1Wyss Institute for Biologically Inspired Engineering; 2Department of Genetics, Harvard Medical School; 3Blavatnik Institute, Harvard Medical School; 4Max Delbrück Center for Molecular Medicine in the Helmholtz Association, Berlin Institute for Medical Systems Biology Epigenetic Regulation and Chromatin Architecture Group; 5 Institute for Biology, Humboldt-Universität zu Berlin; 6Department of Biosciences, University of Oslo

Abstract

DNA points accumulation for imaging in nanoscale topography (DNA-PAINT) combined with total Internal Reflection Fluorescence (TIRF) microscopy enables the highest localization precisions, down to single nanometers in thin biological samples. However, most cellular targets, including the nucleus, elude the accessible TIRF range close to the cover glass and thus require alternative imaging conditions, affecting resolution and image quality.

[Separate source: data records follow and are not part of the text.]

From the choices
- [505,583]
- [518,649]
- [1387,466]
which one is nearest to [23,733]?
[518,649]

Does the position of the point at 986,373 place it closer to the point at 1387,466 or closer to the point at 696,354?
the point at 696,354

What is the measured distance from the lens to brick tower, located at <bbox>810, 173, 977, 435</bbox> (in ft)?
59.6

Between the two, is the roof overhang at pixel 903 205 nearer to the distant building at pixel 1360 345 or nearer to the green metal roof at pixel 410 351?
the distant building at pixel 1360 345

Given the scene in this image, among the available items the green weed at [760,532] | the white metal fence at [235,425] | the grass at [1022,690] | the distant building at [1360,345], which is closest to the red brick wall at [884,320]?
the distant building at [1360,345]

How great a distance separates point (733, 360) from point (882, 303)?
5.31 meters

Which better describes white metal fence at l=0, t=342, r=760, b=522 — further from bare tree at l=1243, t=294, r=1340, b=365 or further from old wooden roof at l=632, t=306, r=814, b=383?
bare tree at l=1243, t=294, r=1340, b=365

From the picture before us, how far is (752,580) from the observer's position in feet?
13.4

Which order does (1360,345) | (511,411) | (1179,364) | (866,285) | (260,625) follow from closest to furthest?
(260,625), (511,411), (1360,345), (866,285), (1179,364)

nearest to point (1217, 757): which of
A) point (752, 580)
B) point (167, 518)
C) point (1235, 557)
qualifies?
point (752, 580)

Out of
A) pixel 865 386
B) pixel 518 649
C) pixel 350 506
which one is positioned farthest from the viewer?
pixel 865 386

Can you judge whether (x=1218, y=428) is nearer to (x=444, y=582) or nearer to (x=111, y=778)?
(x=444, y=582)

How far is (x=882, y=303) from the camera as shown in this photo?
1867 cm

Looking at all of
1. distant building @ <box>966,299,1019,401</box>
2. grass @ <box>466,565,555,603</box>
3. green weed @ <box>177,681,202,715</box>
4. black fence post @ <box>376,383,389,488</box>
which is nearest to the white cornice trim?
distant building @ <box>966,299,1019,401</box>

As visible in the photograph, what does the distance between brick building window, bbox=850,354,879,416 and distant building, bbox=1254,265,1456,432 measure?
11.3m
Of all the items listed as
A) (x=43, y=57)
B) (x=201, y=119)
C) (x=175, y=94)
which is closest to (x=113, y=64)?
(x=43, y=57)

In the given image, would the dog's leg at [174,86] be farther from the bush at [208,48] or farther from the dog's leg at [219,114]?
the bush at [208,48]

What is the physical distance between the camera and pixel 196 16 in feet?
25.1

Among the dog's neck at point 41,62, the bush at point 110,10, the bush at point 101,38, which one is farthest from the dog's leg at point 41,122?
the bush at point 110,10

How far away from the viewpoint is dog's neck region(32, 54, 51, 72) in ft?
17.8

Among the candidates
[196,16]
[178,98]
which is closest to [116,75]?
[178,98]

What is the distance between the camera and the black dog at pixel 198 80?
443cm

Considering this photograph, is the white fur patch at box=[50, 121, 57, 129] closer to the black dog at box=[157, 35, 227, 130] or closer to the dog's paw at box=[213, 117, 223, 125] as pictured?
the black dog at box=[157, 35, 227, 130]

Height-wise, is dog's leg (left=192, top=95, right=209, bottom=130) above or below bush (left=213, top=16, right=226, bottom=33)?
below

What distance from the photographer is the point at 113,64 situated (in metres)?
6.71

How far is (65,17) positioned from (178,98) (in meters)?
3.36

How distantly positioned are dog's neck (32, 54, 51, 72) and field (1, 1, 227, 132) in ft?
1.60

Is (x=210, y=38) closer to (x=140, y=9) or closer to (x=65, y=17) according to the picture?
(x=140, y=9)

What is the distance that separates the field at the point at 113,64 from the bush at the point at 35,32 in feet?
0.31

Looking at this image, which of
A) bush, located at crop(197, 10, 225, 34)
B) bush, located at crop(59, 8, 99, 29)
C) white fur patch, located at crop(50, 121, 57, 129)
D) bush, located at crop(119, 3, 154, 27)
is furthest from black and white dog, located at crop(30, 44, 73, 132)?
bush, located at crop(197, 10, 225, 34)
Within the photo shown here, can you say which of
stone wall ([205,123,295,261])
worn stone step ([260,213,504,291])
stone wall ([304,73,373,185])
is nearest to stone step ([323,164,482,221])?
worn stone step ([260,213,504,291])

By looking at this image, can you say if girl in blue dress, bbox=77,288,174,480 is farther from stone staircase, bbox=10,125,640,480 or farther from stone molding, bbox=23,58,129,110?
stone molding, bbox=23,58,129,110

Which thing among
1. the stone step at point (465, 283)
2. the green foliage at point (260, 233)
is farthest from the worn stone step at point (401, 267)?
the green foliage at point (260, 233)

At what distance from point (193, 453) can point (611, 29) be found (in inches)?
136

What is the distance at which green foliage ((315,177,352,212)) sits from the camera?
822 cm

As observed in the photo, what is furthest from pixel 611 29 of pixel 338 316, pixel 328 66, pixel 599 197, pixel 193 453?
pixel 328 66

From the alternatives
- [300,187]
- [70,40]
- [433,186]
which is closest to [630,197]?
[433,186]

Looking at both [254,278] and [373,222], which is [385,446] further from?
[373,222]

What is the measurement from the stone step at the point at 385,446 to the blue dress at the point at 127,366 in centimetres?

Here, researchers address this limitation by applying ultrathin physical cryosectioning in combination with DNA-PAINT. With “tomographic and kinetically enhanced” DNA-PAINT (tokPAINT; Stein et al. 2024), the group demonstrates imaging of nuclear proteins with sub-3 nanometer localization precision, advancing the study of nuclear organization within fixed cells and mouse tissues at the level of single antibodies. This team believes ultrathin sectioning combined with the versatility and multiplexing capabilities of DNA-PAINT should be able to contribute to the study of proteins, RNA, and DNA in genome organization at the molecular level and in situ.

References

Stein, J., et al. 2024. “Cryosectioning-Enabled Super-Resolution Microscopy for Studying Nuclear Architecture at the Single Protein Level,” bioRxiv. DOI:10.1101/2024.02.05.576943.